What this task involves: From the data below, copy out word for word every line from the one with "How much distance divides" to the one with "black pupil @ rect(417, 573, 493, 628) <", both included, and leave out the pictures.

Data for processing:
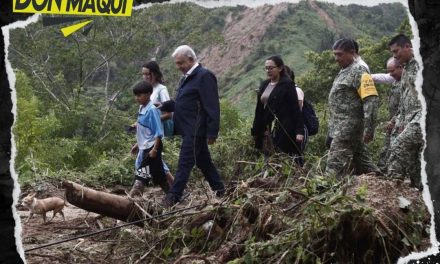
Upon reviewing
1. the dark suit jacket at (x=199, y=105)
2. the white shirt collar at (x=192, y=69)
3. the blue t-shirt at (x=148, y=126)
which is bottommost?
the blue t-shirt at (x=148, y=126)

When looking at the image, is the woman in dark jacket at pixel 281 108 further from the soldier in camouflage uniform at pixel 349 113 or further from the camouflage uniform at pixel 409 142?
the camouflage uniform at pixel 409 142

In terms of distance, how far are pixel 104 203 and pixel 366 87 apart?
2.15m

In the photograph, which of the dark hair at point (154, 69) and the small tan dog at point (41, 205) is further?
the dark hair at point (154, 69)

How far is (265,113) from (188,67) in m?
0.90

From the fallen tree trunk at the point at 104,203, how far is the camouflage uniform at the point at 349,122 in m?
1.61

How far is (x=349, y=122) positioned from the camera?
504cm

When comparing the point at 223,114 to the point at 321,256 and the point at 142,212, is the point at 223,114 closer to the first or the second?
the point at 142,212

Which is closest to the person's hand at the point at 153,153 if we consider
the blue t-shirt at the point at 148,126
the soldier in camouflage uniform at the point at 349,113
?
the blue t-shirt at the point at 148,126

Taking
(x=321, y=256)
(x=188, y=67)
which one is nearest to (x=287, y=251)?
(x=321, y=256)

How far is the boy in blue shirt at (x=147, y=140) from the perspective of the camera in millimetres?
5238

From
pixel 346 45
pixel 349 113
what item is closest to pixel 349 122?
pixel 349 113

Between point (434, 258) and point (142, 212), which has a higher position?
point (434, 258)

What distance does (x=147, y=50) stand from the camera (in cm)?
1741

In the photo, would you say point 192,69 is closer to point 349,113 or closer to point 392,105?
point 349,113
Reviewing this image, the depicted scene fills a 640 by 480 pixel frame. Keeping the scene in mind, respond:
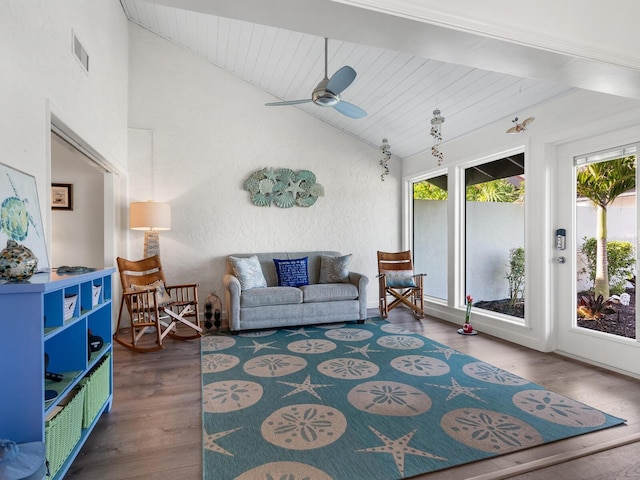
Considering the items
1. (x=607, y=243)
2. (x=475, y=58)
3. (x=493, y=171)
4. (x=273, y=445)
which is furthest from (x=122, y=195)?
(x=607, y=243)

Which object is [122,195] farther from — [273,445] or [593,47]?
[593,47]

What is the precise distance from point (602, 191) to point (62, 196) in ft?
20.5

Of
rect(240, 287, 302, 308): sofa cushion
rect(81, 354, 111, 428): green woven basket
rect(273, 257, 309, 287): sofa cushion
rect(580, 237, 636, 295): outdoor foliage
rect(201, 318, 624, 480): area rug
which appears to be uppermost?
rect(580, 237, 636, 295): outdoor foliage

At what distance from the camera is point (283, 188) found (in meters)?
5.09

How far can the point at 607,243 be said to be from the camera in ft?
10.1

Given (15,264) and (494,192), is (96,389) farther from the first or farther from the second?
(494,192)

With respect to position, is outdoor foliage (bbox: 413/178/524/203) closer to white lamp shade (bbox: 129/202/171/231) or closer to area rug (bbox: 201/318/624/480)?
area rug (bbox: 201/318/624/480)

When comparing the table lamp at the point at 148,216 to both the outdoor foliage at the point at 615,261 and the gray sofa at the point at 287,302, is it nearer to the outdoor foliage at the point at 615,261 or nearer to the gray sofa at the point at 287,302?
the gray sofa at the point at 287,302

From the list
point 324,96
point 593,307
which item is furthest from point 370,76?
point 593,307

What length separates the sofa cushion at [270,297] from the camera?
13.5 feet

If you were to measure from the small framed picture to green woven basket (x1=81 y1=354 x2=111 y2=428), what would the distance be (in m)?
3.49

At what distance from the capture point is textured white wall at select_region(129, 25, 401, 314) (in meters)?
4.56

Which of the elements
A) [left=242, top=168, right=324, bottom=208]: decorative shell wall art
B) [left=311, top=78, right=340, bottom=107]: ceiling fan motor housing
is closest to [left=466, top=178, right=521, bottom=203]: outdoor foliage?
[left=242, top=168, right=324, bottom=208]: decorative shell wall art

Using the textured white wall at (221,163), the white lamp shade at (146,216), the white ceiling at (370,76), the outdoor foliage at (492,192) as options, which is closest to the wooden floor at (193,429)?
the white lamp shade at (146,216)
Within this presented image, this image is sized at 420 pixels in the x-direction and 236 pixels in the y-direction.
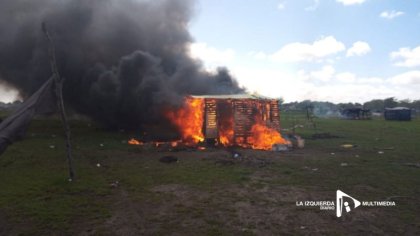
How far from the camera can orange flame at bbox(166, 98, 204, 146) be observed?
27.3 meters

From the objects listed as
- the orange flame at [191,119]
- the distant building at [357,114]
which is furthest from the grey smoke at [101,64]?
the distant building at [357,114]

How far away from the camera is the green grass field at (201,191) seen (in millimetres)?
9516

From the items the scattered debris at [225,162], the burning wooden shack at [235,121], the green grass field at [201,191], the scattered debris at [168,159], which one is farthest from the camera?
the burning wooden shack at [235,121]

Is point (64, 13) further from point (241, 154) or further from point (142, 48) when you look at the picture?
point (241, 154)

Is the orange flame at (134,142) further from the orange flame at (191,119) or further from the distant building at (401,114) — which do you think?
the distant building at (401,114)

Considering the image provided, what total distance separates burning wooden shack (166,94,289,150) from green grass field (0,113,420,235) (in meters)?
4.13

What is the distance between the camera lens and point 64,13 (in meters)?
35.4

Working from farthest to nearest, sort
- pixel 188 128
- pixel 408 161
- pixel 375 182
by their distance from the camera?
pixel 188 128 → pixel 408 161 → pixel 375 182

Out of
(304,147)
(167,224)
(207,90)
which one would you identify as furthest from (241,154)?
(207,90)

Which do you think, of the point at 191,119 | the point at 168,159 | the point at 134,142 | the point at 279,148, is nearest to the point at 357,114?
the point at 191,119

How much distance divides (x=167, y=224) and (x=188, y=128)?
18.7m

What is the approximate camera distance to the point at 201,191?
12992 millimetres

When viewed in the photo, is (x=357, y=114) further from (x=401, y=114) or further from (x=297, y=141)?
(x=297, y=141)

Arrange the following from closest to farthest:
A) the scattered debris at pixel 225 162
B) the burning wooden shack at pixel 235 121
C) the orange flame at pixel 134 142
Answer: the scattered debris at pixel 225 162 < the orange flame at pixel 134 142 < the burning wooden shack at pixel 235 121
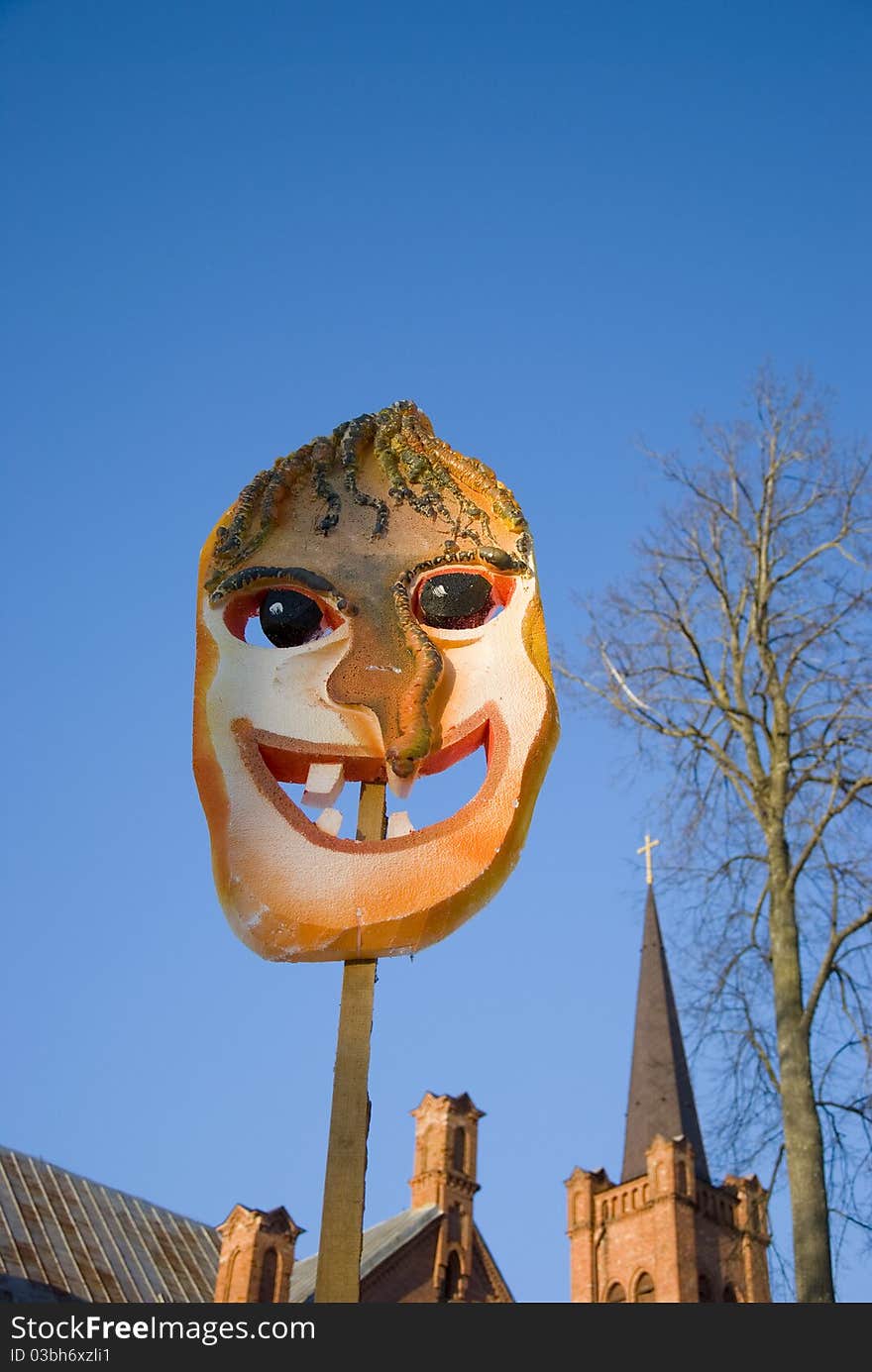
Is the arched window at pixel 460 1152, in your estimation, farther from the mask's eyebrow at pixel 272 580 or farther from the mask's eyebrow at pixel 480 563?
the mask's eyebrow at pixel 272 580

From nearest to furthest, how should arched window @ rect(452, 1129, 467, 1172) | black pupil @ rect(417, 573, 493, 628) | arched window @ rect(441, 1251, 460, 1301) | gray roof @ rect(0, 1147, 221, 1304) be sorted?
black pupil @ rect(417, 573, 493, 628) < gray roof @ rect(0, 1147, 221, 1304) < arched window @ rect(441, 1251, 460, 1301) < arched window @ rect(452, 1129, 467, 1172)

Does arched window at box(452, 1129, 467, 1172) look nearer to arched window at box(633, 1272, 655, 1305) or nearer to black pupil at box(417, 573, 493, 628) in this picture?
arched window at box(633, 1272, 655, 1305)

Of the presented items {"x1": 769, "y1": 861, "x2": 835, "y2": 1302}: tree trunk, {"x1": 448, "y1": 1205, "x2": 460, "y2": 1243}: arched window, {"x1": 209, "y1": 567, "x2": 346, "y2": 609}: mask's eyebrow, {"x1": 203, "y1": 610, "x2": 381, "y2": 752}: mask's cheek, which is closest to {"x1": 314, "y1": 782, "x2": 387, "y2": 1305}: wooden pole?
{"x1": 203, "y1": 610, "x2": 381, "y2": 752}: mask's cheek

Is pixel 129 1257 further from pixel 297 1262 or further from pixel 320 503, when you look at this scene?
pixel 320 503

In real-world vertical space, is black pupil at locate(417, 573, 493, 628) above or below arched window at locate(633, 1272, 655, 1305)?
below

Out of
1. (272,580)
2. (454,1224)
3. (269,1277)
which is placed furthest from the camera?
(454,1224)

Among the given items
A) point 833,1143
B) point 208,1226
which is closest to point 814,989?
point 833,1143

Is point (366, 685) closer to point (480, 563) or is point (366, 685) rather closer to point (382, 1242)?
point (480, 563)

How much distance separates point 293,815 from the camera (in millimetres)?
7418

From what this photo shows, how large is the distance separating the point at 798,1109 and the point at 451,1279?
778 inches

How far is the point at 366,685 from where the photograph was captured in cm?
775

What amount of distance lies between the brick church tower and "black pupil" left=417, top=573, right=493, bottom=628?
22.5 m

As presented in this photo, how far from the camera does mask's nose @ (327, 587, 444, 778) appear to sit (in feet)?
24.7

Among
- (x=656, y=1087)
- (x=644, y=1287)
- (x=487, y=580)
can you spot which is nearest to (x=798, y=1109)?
(x=487, y=580)
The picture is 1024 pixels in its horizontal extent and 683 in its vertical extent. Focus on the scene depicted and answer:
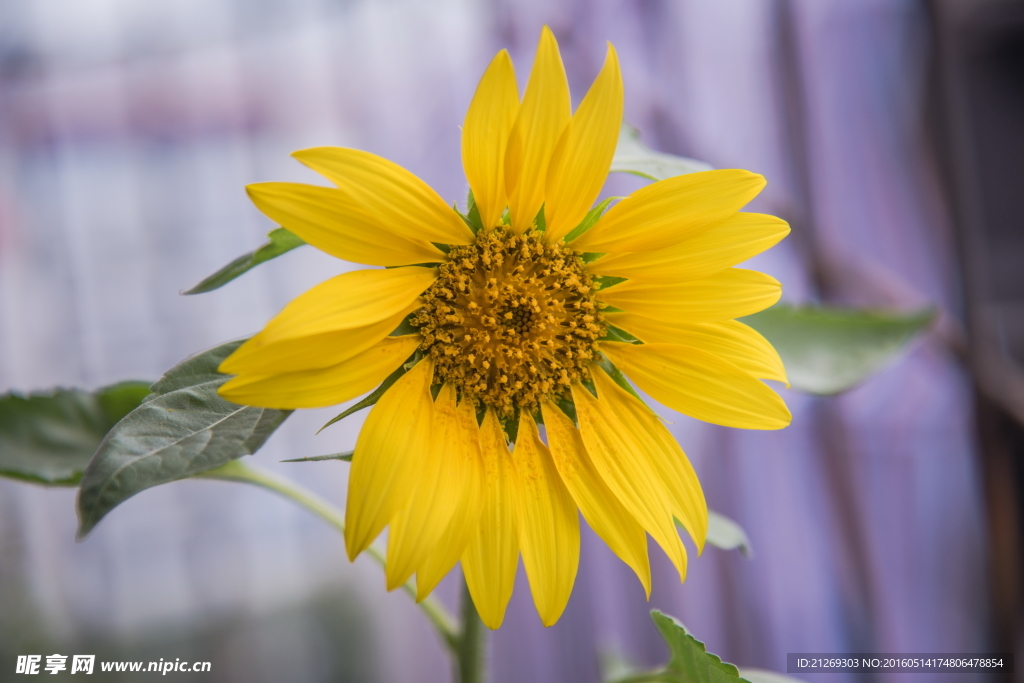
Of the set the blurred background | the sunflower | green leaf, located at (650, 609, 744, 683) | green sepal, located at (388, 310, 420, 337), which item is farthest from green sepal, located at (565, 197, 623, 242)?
the blurred background

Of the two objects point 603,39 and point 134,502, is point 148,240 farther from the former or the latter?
point 603,39

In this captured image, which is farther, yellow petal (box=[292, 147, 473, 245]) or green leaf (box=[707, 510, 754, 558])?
green leaf (box=[707, 510, 754, 558])

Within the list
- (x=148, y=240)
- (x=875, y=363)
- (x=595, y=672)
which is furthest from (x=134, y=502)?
(x=875, y=363)

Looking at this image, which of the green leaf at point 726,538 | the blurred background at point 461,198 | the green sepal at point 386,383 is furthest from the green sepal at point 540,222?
the blurred background at point 461,198

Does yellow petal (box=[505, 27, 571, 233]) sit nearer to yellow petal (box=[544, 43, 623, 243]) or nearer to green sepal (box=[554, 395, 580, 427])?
yellow petal (box=[544, 43, 623, 243])

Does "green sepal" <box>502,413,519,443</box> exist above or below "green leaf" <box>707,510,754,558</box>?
above

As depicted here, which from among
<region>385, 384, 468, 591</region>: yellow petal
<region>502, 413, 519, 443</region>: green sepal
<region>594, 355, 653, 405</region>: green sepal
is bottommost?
<region>385, 384, 468, 591</region>: yellow petal
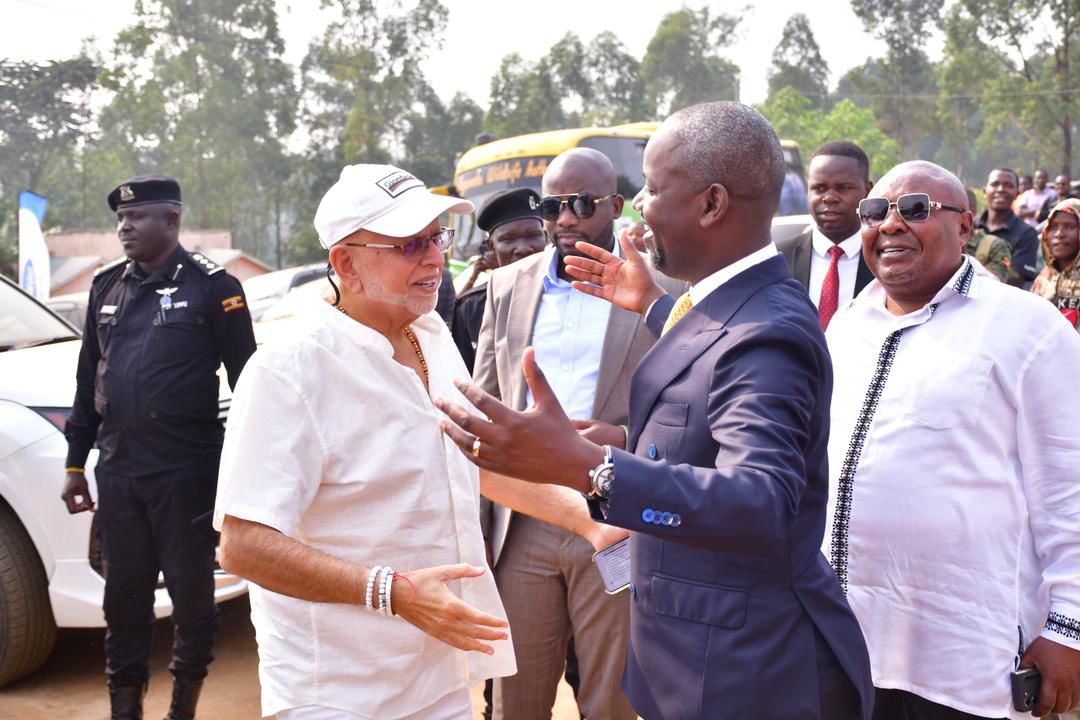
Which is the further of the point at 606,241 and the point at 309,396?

Complete output:
How much distance divides (x=167, y=224) and (x=188, y=128)?
18.7m

What is the approximate camera distance to the point at 201,191?
12992 millimetres

When viewed in the photo, is (x=357, y=114) further from (x=401, y=114) or further from (x=297, y=141)?
(x=297, y=141)

Arrange the following from closest to farthest:
A) the scattered debris at pixel 225 162
B) the burning wooden shack at pixel 235 121
C) the orange flame at pixel 134 142
Answer: the scattered debris at pixel 225 162 < the orange flame at pixel 134 142 < the burning wooden shack at pixel 235 121
Is the arched window at pixel 460 1152, in your estimation, farther from the mask's eyebrow at pixel 272 580 or farther from the mask's eyebrow at pixel 480 563?
the mask's eyebrow at pixel 272 580

From nearest to furthest, how should arched window @ rect(452, 1129, 467, 1172) | black pupil @ rect(417, 573, 493, 628) | arched window @ rect(441, 1251, 460, 1301) | gray roof @ rect(0, 1147, 221, 1304) be sorted?
black pupil @ rect(417, 573, 493, 628) < gray roof @ rect(0, 1147, 221, 1304) < arched window @ rect(441, 1251, 460, 1301) < arched window @ rect(452, 1129, 467, 1172)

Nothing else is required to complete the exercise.